Likewise, the government cannot listen to telephone conversations, 
without probable cause about one of the callers or about the telephone, 
in order to keep recordings of those conversations that contain 
particular content.''
  That is the quote from the privacy board, and we sure heard on the 
floor sponsors of the status quo, in my view, suggest that the privacy 
board had a different view of what they were up to.
  From a practical standpoint, this form of collection was so 
problematic that the government itself was forced to shut it down. Now, 
the underlying bill says: Go ahead and start it up, as long as you tell 
Congress. Congress has to be told anyway.
  Based on the bill before us, if Congress does what it does best--
which is nothing--the government can just go ahead.
  Again, I don't think that is what the public thinks the Senate should 
be about. If the government ever wants to get back into the business of 
this collection, it can come to the Congress and get it authorized. 
If their argument wins the day, so be it, but preemptively writing into 
black letter law this form of collection, sight unseen, means that this 
Senate is surrendering our constitutional responsibilities.

  This is one of the examples, the ``abouts'' collection, which I 
mentioned, of why this bill actually is a retreat from current law. 
Congress has never approved ``abouts'' collection. It wasn't in the 
2008 bill creating the law or the first reauthorization of section 702. 
It happened because of a secret interpretation of law, and most of 
Congress knew nothing about it. But now, for the first time, when the 
government itself has suspended it--largely because they know it had 
been abused--what we are doing is essentially setting up what amounts 
to a fast-track process to write it back into the law. It defines 
``abouts'' collection broadly--broader even than the government--and it 
invites its resumption.
  The Senate also is not going to get to consider an amendment limiting 
how information on Americans can be used against Americans. The bill 
allows unlimited secret use of section 702 information--all collected 
without a warrant--in any investigation or in any administrative or 
civil procedures against Americans. Now, Americans understand how the 
government can thoroughly disrupt their lives without ever charging 
them with a crime, particularly if they are doing it based on secret 
information.
  But even when it comes to using 702 information as evidence in 
criminal proceedings against Americans, the bill provides no real 
protections. All the government needs is for the Attorney General to 
determine that the criminal proceedings relate to national security or 
involve a set of crimes that have nothing at all to do with national 
security. There is a catch-all category called ``transnational crime.'' 
Now, I have tried for some time to get the government to tell me what 
this ``transnational crime'' is. I haven't gotten much of a response.

◇ ◇ ◇ ◇ ◇

Written instruction A
List every governmental body or office that the floor speech on section 702 names.
Written instruction B
In the floor speech on section 702, which two earlier pieces of legislation are said not to have included "abouts" collection?
Written instruction C
Go on with the floor speech on section 702 from its final sentence.

◇ ◇ ◇ ◇ ◇

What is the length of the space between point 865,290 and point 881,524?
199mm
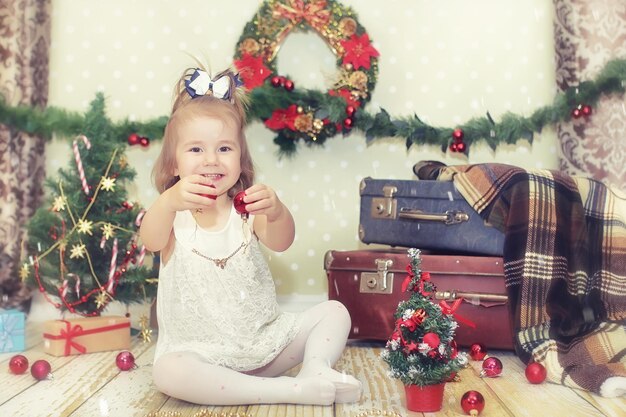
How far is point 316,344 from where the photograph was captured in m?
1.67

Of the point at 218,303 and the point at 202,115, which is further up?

◇ ◇ ◇ ◇ ◇

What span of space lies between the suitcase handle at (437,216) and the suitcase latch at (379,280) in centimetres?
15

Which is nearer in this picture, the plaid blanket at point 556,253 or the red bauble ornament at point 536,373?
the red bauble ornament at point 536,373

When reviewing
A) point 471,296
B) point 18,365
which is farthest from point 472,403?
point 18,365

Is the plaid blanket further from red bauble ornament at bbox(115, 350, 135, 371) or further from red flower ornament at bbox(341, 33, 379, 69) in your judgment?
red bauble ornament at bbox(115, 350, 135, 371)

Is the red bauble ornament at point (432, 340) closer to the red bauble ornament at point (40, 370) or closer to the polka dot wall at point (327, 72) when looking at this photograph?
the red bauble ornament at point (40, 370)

◇ ◇ ◇ ◇ ◇

Exercise result A
the government, the privacy board, Congress, the Senate, the Attorney General

Exercise result B
The 2008 bill creating the law and the first reauthorization of section 702.

Exercise result C
In any case, the underlying bill here specifically says that the 
Attorney General's decisions cannot be challenged in court.
  So there you are. If the Attorney General decides that the crime you 
are being charged with somehow relates to national security or is a 
``transnational crime,'' that decision by the Attorney General is 
really pretty much sacred. You can go to jail without ever being 
allowed to challenge the government's use of section 702 information 
against you--information obtained without a warrant and potentially 
uncovered as a result of warrantless searches specifically conducted to 
find your communications and communications about you.
  The ways in which the government could potentially use this 
information, collected without a warrant to investigate and prosecute 
Americans and those in the United States, are limitless--immigration 
status, recreational drugs, back taxes. The list goes on and on. I 
don't think Americans think that is how the system is supposed to work. 
Is that what a warrantless foreign intelligence surveillance bill is 
supposed to do? I don't think so--immigration status, recreational 
drugs, back taxes--but this bill allows it.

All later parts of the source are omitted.